Closed iamanigeeit closed 2 years ago

iamanigeeit commented 2 years ago

Hi,

I have tried training with the current default config and it drops the learning rate too fast and the model converges to generate noise. Because when scheduler_after_epoch=False, ExponentialLR with gamma=0.999 will cause the learning rate to reach 0.000 in 10k steps.

Config from the original paper are:

    batch_size=8,
    stft_loss_weight=1.0,
    mse_G_loss_weight=4.0,
    steps_to_start_discriminator=100000,
    lr_gen=0.0001,
    lr_disc=0.00005,
    lr_scheduler_gen="StepLR",
    lr_scheduler_gen_params={"gamma": 0.5, "step_size": 200000, "last_epoch": -1},
    lr_scheduler_disc="StepLR",
    lr_scheduler_disc_params={"gamma": 0.5, "step_size": 200000, "last_epoch": -1},
    scheduler_after_epoch=False,

It is also possible to use ExponentialLR with some float rounding error:

    lr_scheduler_gen="ExponentialLR",  # one of the schedulers from https:#pytorch.org/docs/stable/optim.html
    lr_scheduler_gen_params={"gamma": 0.5**(1/200000), "last_epoch": -1},
    lr_scheduler_disc="ExponentialLR",  # one of the schedulers from https:#pytorch.org/docs/stable/optim.html
    lr_scheduler_disc_params={"gamma": 0.5**(1/200000), "last_epoch": -1},

With more GPU memory the batch_size can be increased and steps reduced.
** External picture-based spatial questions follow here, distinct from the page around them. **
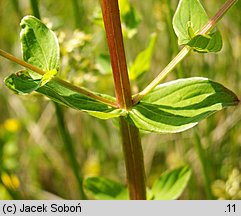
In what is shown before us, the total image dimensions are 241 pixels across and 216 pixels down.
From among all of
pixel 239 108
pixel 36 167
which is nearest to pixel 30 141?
pixel 36 167

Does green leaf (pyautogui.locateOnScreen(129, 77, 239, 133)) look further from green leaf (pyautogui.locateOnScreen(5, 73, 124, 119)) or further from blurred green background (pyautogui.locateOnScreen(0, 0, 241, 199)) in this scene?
blurred green background (pyautogui.locateOnScreen(0, 0, 241, 199))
erogol commented 2 years ago

Good catch. Would you send a PR including these changes?

iamanigeeit commented 2 years ago

@erogol Unfortunately i cloned the repo in Oct and made a bunch of changes along the way... here's the new config file: parallel_wavegan_config.txt

iamanigeeit commented 2 years ago

Sorry i just saw the comments on my PR!

The configs in the original paper are as mentioned earlier

   stft_loss_weight=1.0,  # currently 0.5
   mse_G_loss_weight=4.0,  # currently 2.5
   steps_to_start_discriminator=100000,  # currently 200000
   lr_gen=0.0001,  # currently 0.0002
   lr_disc=0.00005,  # currently 0.0002

Original paper section 4.1.2:

The hyper-parameter λ adv in equation (7) was chosen to be 4.0 based on our preliminary experiments.

Note that the discriminator was fixed for the first 100K steps, and two models were jointly trained afterwards.

The initial learning rate was set to 0.0001 and 0.00005 for the generator and discriminator, respectively.

If the current config works better than i'm ok with it.